Some rangatira such as Patuone, Tāmati Wāka Nene and Rāwiri Taiwhanga were baptised, and their entire tribe then did likewise. Other chiefs became eager to have missionaries in their villages. Many slaves captured in the musket wars and taken to the Bay of Islands were converted there. They later returned to their own tribal areas to spread news of Christianity, sometimes before any European missionaries arrived. By 1844 Christian religious teaching had reached the southernmost tip of the South Island.

Tarore’s legacy

Alfred Brown was the first missionary in Matamata. In 1836 tribal warfare forced the mission station to close. Brown’s Māori assistant, his daughter Tarore and others crossed the Kaimai Range towards Tauranga. However a group of warriors attacked them and Tarore was killed. Her father successfully urged his people to seek reconciliation rather than the traditional utu (revenge). Tarore died with a copy of St Luke’s gospel in a bag around her neck. Her killers retrieved the book and one is said to have learned to read from it. Another helped set up the CMS mission in Ōtaki in 1839.

• • • • • • •

**REQUIRED TASK 1**.
Decide whether each statement agrees with the passage about early Christian missions. Answer yes or no and quote the words from the passage that settle it.
(a) Alfred Brown was the first missionary in Matamata.
(b) Tarore's people took traditional revenge for her death.
(c) Christian teaching had reached the southernmost tip of the South Island by 1844.
**REQUIRED TASK 2**.
Use the passage about early Christian missions to answer these questions.
(a) Which three rangatira are named as having been baptised?
(b) In what year did tribal warfare force the Matamata mission station to close?
(c) What did Tarore have in a bag around her neck when she died?
Rely only on the passage about early Christian missions.

Scene question entries:
• • • • • • •

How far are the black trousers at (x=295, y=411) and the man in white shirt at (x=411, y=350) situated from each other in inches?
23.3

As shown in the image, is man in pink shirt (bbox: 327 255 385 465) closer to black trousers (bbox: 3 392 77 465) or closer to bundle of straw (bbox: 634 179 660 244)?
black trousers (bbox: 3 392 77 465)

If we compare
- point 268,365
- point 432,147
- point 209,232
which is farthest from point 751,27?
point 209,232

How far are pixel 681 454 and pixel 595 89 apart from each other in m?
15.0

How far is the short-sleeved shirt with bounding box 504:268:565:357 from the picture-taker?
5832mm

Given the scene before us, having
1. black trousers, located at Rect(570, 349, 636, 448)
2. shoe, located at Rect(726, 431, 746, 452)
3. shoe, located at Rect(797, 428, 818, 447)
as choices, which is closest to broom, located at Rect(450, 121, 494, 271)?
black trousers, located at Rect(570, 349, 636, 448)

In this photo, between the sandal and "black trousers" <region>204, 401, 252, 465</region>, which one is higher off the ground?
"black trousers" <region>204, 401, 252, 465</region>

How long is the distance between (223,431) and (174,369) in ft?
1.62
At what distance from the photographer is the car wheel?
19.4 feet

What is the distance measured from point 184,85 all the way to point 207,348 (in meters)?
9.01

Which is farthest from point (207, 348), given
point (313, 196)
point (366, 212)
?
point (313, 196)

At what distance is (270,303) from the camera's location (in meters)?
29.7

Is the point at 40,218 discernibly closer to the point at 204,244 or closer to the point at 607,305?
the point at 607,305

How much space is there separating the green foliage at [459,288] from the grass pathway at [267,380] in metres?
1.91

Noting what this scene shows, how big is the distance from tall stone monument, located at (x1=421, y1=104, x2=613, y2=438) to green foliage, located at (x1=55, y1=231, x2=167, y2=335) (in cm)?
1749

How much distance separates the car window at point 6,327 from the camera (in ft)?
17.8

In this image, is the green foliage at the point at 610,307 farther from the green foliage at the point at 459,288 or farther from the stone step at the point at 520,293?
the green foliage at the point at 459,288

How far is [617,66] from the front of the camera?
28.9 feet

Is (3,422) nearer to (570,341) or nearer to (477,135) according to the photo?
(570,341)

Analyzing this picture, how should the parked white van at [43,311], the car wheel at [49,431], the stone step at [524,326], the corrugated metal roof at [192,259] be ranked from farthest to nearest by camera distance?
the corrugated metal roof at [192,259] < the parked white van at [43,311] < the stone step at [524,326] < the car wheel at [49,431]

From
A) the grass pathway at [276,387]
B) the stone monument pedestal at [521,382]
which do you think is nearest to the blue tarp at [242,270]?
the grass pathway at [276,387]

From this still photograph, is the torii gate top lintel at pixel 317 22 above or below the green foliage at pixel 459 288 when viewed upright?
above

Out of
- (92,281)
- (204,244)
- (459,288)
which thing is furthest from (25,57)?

• • • • • • •

**CORRECT ANSWER 1**.
(a) Yes: "Alfred Brown was the first missionary in Matamata."
(b) No: "Her father successfully urged his people to seek reconciliation rather than the traditional utu (revenge)."
(c) Yes: "By 1844 Christian religious teaching had reached the southernmost tip of the South Island."

**CORRECT ANSWER 2**.
(a) Patuone, Tāmati Wāka Nene and Rāwiri Taiwhanga
(b) 1836
(c) A copy of St Luke's gospel